The John Soanes Museum, tucked away in Holborn, is another of those quirky, oddball attractions that make exploring London so charming and rewarding. Students of architecture will love it, but there is also plenty to interest the layman.

Soane was born in 1753, and worked as an architect, becoming Professor of Architecture at the Royal Academy in 1806. During his long career he indulged a passion for collecting, and gathered a great number of architectural plans, models and paintings, as well as turning his own home into a place to experiment with new architectural techniques - by buying up his neighbour's houses and remodelling them. He bequeathed that on his death this giant townhouse be turned into a museum to display his collection (partly as a way of disinheriting his children, who he was rather disappointed with).

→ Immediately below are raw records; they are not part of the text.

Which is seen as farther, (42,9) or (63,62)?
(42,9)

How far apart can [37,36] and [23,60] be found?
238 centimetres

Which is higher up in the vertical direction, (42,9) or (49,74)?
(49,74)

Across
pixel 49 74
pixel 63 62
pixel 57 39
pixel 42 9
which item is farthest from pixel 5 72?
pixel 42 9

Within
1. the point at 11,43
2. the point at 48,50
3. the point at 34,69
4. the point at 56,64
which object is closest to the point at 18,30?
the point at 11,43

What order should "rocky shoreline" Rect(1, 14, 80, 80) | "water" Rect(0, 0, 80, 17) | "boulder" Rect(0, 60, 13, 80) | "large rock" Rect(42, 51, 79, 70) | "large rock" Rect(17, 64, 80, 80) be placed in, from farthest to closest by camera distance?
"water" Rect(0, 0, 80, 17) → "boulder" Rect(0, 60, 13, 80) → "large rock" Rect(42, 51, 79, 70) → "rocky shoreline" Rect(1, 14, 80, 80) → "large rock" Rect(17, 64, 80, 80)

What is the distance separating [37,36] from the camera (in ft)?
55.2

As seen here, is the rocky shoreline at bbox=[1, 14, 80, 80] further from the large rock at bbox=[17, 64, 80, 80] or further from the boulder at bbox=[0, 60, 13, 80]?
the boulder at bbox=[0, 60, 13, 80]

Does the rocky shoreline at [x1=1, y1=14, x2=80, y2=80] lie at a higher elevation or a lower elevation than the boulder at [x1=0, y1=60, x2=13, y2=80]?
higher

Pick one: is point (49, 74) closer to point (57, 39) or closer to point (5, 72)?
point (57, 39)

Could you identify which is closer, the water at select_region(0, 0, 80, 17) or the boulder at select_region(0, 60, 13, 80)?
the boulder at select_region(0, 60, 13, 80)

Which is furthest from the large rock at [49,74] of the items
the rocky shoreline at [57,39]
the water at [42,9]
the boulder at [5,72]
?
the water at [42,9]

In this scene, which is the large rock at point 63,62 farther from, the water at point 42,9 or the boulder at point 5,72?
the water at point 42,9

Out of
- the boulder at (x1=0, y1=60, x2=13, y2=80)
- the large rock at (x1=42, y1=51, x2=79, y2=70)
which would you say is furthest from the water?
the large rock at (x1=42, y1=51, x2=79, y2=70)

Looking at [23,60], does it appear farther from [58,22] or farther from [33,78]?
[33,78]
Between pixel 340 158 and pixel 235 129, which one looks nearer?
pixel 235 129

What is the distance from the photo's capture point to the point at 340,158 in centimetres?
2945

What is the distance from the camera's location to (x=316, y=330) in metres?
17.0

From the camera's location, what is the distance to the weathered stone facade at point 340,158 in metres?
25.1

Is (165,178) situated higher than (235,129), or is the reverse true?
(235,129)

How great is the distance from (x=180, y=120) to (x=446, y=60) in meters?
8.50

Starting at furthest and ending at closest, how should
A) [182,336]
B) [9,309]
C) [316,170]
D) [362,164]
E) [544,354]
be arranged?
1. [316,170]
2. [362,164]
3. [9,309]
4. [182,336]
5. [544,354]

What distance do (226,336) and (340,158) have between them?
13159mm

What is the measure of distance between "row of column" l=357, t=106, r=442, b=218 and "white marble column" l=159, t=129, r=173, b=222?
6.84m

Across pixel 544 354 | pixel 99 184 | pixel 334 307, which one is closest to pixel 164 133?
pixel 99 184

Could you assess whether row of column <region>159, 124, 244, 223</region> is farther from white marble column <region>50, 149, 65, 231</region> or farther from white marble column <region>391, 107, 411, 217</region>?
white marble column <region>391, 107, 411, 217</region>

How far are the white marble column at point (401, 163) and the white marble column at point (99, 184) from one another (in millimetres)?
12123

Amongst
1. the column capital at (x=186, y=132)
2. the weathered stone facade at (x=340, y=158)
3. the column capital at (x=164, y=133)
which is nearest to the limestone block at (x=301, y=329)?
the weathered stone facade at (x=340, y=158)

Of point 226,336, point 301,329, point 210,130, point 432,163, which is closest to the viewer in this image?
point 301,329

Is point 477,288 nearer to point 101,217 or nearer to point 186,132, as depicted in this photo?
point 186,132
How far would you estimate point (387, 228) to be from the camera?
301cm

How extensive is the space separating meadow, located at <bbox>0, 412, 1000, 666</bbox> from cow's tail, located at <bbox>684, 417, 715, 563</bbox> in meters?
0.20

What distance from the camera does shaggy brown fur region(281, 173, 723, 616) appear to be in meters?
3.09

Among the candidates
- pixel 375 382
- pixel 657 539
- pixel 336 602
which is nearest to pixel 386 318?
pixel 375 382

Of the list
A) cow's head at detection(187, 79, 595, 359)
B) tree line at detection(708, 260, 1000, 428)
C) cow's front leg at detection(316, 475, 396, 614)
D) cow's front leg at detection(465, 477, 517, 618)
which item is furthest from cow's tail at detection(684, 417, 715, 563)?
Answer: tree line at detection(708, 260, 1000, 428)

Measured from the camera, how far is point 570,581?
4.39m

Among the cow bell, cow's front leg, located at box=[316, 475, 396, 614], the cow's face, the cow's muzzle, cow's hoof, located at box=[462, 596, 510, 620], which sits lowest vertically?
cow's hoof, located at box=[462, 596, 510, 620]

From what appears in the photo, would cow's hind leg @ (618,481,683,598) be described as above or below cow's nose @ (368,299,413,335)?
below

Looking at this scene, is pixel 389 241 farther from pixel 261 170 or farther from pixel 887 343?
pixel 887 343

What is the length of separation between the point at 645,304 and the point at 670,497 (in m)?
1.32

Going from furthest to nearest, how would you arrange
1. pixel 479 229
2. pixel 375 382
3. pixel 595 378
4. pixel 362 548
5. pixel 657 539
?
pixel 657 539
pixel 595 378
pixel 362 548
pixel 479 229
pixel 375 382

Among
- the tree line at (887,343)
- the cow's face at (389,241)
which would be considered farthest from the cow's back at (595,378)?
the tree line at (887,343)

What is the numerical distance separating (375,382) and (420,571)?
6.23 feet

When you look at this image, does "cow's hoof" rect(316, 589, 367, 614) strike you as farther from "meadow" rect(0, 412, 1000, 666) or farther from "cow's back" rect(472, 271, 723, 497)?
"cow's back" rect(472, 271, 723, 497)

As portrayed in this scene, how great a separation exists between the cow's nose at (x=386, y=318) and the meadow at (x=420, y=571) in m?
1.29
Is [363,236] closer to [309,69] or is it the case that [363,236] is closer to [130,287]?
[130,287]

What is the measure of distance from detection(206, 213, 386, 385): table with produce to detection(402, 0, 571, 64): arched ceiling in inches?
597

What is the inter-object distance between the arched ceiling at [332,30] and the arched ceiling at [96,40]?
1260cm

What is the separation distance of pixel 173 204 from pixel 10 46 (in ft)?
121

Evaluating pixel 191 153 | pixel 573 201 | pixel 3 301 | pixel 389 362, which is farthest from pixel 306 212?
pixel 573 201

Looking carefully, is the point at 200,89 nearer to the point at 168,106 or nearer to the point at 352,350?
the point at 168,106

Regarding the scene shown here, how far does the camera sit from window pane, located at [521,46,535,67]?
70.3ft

Today the house is kept much as Soanes left it, and it must be one of London's plushest and distinctive historical interiors - though it is all a little cramped, with artefacts jostling for attention all around the elegantly appointed rooms. Notable works include drawings of Elizabethan houses by John Thorpe and the great fantasist Piranesi's sketches of Paestum. In the ingeniously designed gallery pictures are kept on folding panels to maximise space - look out for the three delicate Canaletto's, but the highlights here have to be the eight canvases depicting the Rake's Progress, by that great English satirist, Hogarth.

The museum is at 13 Lincoln's Inn Fields, and is open from Tuesday to Saturday, 10-5pm. Admission is free.